Members of the NAB Radio Board Executive Committee are asking radio broadcasters to support them in their strategy regarding performance royalties.
NAB Radio Board Chair Caroline Beasley and colleagues Lew Dickey, Rick Cummings and Randy Gravley set out their reasoning in a letter posted on the NAB website.
“Ridiculous conspiracy theories have been proffered. Apocalyptic analogies have been suggested. The motives of NAB and its leadership have been questioned,” they wrote of reaction to the recent approval of a “term sheet” suggesting that radio could pay performance royalties if it wins certain other conditions.

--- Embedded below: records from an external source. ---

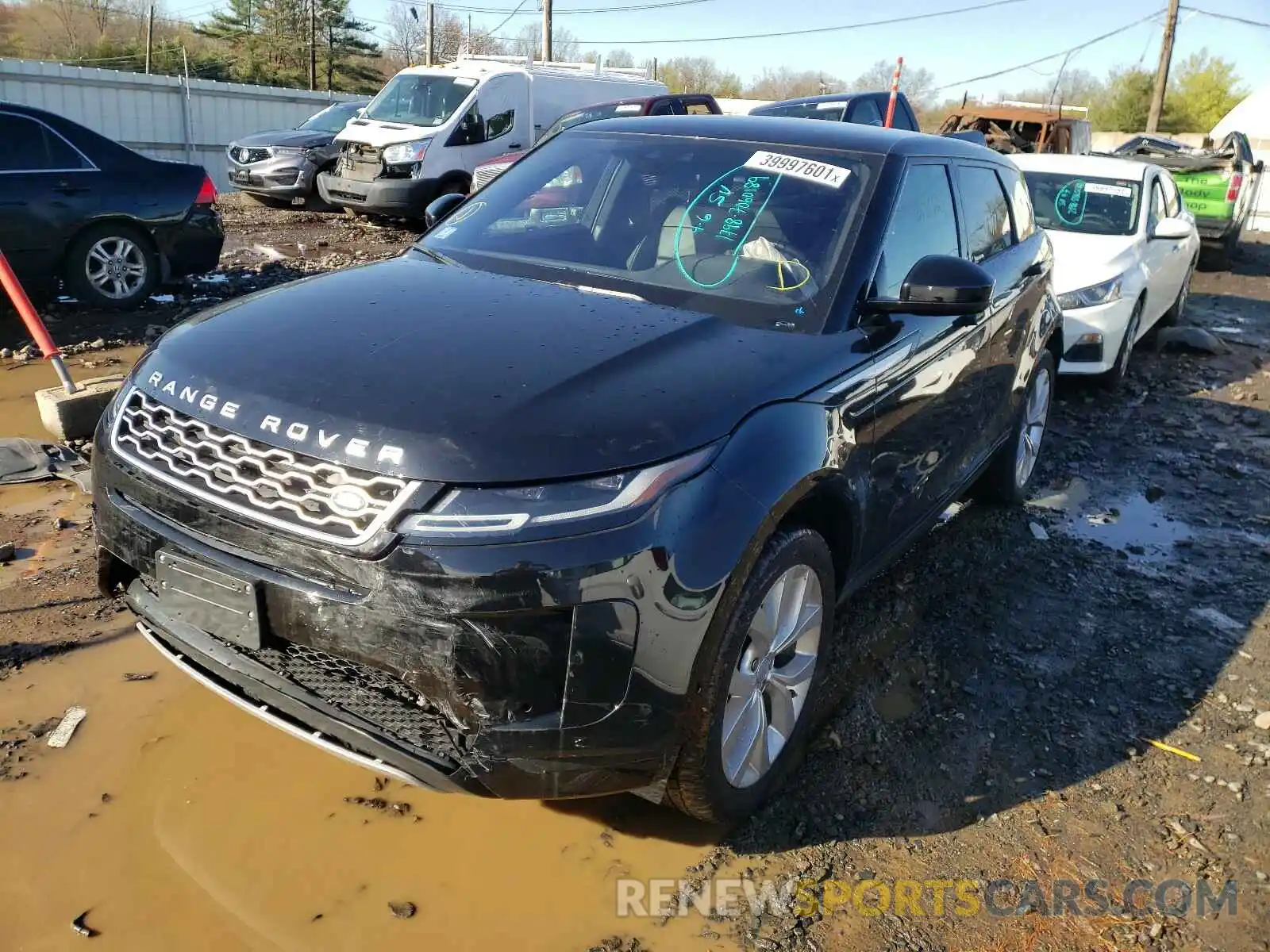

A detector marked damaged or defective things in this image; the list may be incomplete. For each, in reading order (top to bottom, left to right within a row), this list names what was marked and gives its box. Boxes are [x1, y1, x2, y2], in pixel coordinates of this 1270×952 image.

burnt vehicle [0, 98, 221, 305]
burnt vehicle [225, 98, 367, 206]
burnt vehicle [940, 100, 1099, 156]
burnt vehicle [1111, 130, 1257, 268]
burnt vehicle [91, 115, 1060, 819]
damaged front bumper [97, 435, 756, 800]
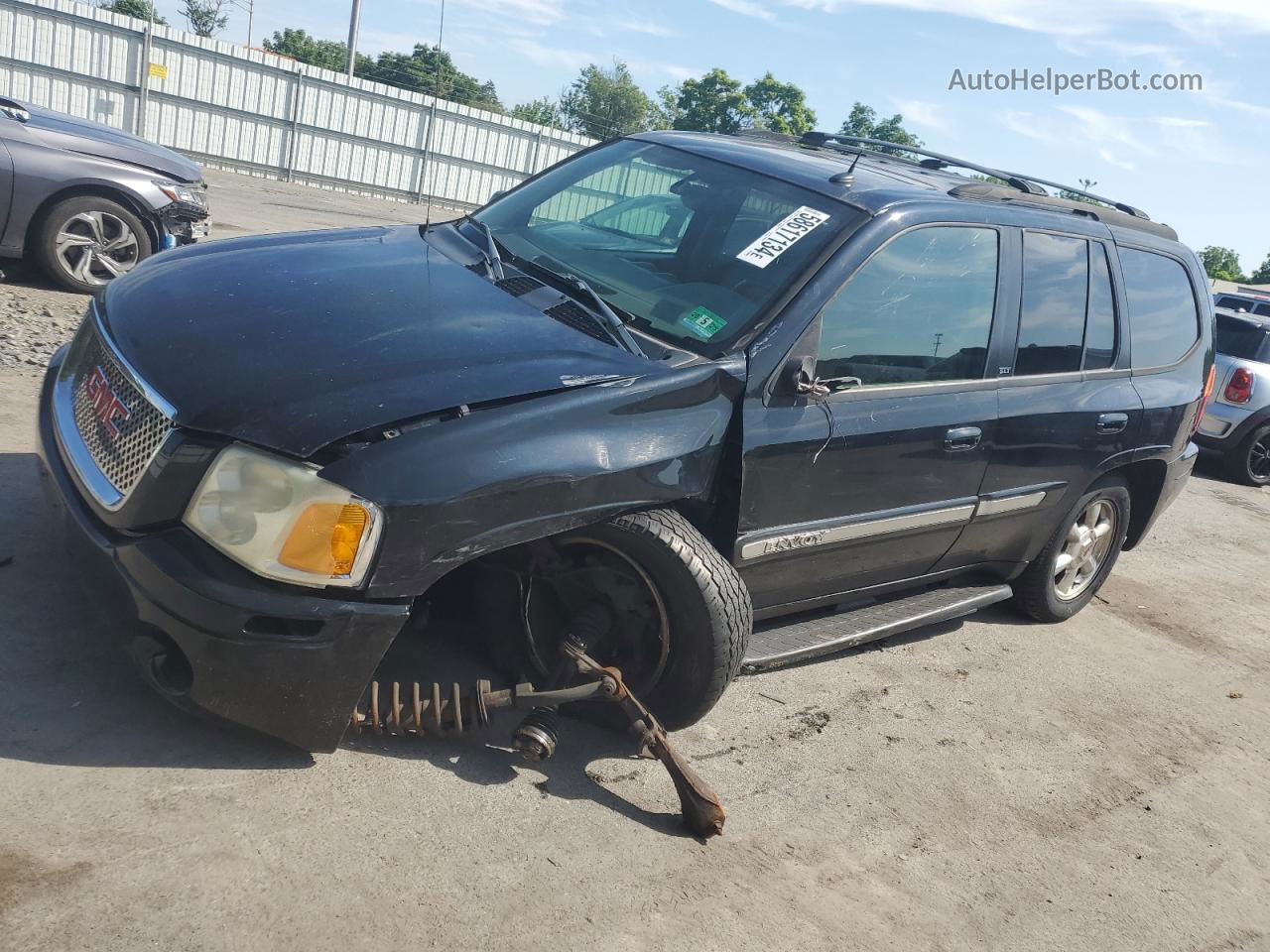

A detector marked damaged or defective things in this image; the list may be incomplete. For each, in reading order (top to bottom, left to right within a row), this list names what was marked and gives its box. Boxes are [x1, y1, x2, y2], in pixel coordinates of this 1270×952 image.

dented hood [98, 227, 655, 458]
cracked headlight [184, 444, 381, 587]
rusty control arm [353, 654, 730, 841]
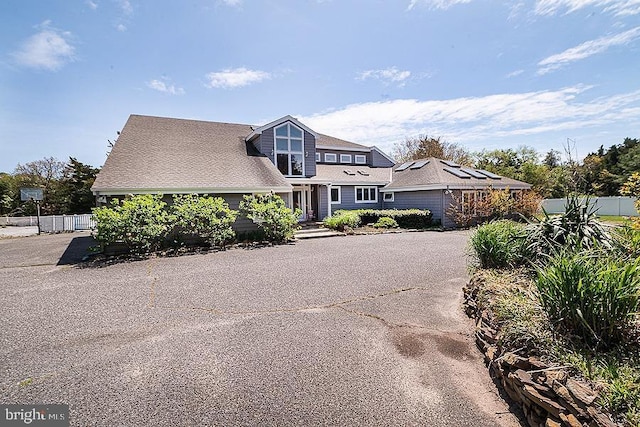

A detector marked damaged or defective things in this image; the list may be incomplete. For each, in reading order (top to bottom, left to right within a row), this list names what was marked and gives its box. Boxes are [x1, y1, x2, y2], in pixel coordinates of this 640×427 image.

cracked asphalt [0, 232, 520, 426]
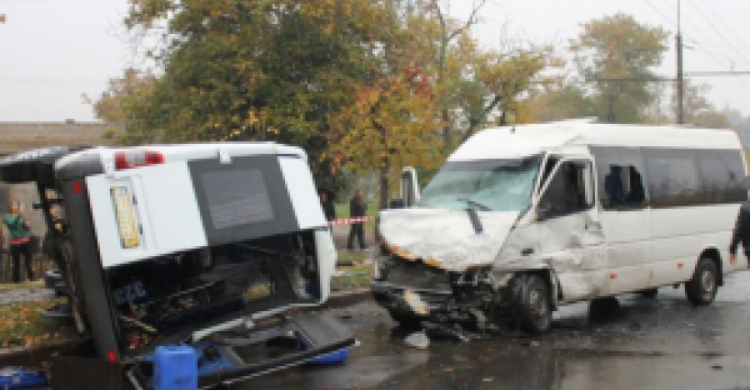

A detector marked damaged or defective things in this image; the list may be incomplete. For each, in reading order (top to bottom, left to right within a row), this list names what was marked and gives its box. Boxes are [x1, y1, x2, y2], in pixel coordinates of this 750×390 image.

overturned white bus [0, 144, 356, 390]
crumpled hood [382, 209, 524, 272]
shattered windshield [420, 155, 544, 212]
damaged white minibus [374, 121, 748, 332]
overturned white bus [374, 122, 748, 332]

The four radio executives warned that radio faces the risk of appearing obstructionist in the eyes of some congressional leaders.
“The Performance Rights Act, still vigorously opposed by NAB, awaits only a floor vote in each congressional chamber — action that could come as part of larger, unaffiliated legislation passed after this week’s midterm elections by a ‘lame duck’ Congress,” they wrote.
“That legislation, as Marci Ryvicker, a well-known and reputable financial analyst from Wachovia-Wells Fargo, has estimated, could cost radio between $2 billion-$7 billion annually.”
They backed the leadership of NAB President/CEO Gordon Smith, “a true gentleman” who is “sincerely committed to the issues of radio and has proven exceedingly skillful in dealing with difficult terrain that we are facing inside the Beltway. His hiring gave NAB renewed credibility and instant clout last year. And, to put it bluntly,” they continued, “his hiring may be the only reason the Performance Rights Act has not become law in the current session of Congress.”
As long as radio appears unwilling to discuss an issue of importance to key legislators, “radio’s Washington ‘wish list’ remains dead on arrival,” they wrote. “Any attempt to pass future legislation that would benefit radio will be immediately greeted with a performance fee amendment.” And they warned of possible “amplified collateral damage — in the form of legislative attempts to saddle radio with onerous regulatory hurdles, spectrum taxes, localism mandates, or diminished interference protections.”
The recent “legislative term sheet” put forth by NAB, they say, would help radio “craft a deal on our terms and in the best long-term interest of radio.” It could led to a strengthened foothold in mobile devices, lower streaming rates, the ability to simulcast commercials, more online revenue, removal of the Copyright Royalty Board from rate setting and recognition from Congress and the music industry “that the promotional value of radio is unparalleled in comparison to any other audio platform in existence.”
“Those words, signed by the president and written into law, will be what radio points to should the music industry ever have the audacity to ask for more.”